Billy Shepherd

Personal information
- Born: November 18, 1949 (age 76) Bedford, Indiana, U.S.
- Listed height: 5 ft 10 in (1.78 m)
- Listed weight: 160 lb (73 kg)

Career information
- High school: Carmel (Carmel, Indiana)
- College: Butler (1969–1972)
- NBA draft: 1972: undrafted
- Playing career: 1972–1975
- Position: Point guard
- Number: 21, 20, 6

Career history
- 1972–1973: Virginia Squires
- 1973–1974: San Diego Conquistadors
- 1974–1975: Memphis Sounds

Career highlights
- Fourth-team Parade All-American (1968); Indiana Mr. Basketball (1968);
- Stats at Basketball Reference

= Billy Shepherd (basketball) =

American basketball player

Bill L. Shepherd Jr. (born November 18, 1949) is an American former basketball player who played in the American Basketball Association (ABA).

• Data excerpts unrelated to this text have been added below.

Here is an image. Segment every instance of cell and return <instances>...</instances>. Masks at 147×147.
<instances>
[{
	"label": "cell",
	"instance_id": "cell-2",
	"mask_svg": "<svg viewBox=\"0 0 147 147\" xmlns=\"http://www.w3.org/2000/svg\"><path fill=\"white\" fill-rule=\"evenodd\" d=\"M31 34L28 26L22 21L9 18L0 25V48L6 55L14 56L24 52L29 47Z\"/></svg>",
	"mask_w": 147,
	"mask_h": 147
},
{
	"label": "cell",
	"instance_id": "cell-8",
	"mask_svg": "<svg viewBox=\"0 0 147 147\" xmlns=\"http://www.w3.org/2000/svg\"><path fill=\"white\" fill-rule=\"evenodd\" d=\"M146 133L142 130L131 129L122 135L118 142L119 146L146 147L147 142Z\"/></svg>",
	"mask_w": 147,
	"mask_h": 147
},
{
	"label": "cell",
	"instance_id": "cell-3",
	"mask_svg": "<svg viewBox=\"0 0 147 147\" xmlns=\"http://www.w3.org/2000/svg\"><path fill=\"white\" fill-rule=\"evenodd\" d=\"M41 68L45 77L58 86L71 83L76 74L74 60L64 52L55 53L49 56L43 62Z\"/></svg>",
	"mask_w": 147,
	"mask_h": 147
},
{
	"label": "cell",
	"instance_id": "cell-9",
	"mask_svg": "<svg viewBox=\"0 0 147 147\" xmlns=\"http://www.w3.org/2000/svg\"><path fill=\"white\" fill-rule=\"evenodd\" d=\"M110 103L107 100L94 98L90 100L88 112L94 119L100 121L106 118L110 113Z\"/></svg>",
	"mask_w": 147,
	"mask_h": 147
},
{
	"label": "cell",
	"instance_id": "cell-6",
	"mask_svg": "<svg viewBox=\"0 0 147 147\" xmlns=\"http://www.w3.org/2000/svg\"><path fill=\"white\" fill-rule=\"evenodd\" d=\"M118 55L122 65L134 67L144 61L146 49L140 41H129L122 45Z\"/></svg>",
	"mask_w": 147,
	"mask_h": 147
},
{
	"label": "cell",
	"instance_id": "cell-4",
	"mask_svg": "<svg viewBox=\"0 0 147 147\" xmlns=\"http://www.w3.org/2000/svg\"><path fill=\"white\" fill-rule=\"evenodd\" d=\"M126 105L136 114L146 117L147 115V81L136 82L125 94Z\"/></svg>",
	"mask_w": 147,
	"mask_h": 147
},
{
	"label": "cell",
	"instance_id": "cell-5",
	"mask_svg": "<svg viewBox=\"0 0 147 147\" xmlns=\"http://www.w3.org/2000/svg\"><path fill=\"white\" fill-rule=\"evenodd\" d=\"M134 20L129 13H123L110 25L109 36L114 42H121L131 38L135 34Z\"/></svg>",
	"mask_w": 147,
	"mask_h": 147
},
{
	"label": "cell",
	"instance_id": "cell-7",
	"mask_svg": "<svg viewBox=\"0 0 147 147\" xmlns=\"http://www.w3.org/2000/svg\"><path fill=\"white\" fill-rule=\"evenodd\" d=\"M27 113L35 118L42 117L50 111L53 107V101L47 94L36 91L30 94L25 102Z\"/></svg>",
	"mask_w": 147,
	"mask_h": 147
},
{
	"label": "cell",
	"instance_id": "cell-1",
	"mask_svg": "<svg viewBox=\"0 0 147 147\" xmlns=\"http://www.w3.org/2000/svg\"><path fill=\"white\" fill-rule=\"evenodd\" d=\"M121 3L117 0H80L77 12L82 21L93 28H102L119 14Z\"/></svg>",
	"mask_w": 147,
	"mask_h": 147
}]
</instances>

A 5 ft 10 in point guard born in Bedford, Indiana, Shepherd played at Carmel High School, where he was coached by his father, Bill Shepherd Sr. He scored 2,465 points in four years and was selected as Indiana's Mr. Basketball in 1968. He then played at Butler University, also his father's alma mater, from 1969 to 1972, and set school records for highest career scoring average (24.1 points per game) and highest scoring average in a season (27.8 points per game).

From 1972 to 1975, Shepherd played in the American Basketball Association as a member of the Virginia Squires, San Diego Conquistadors, and Memphis Sounds. He averaged 5.7 points per game in his professional career, and led the ABA in three-point field goal percentage (.420) during the 1974-75 season. Afterward, he worked as a scout for Marty Blake. Shepherd was inducted into the Indiana Basketball Hall of Fame in 1997.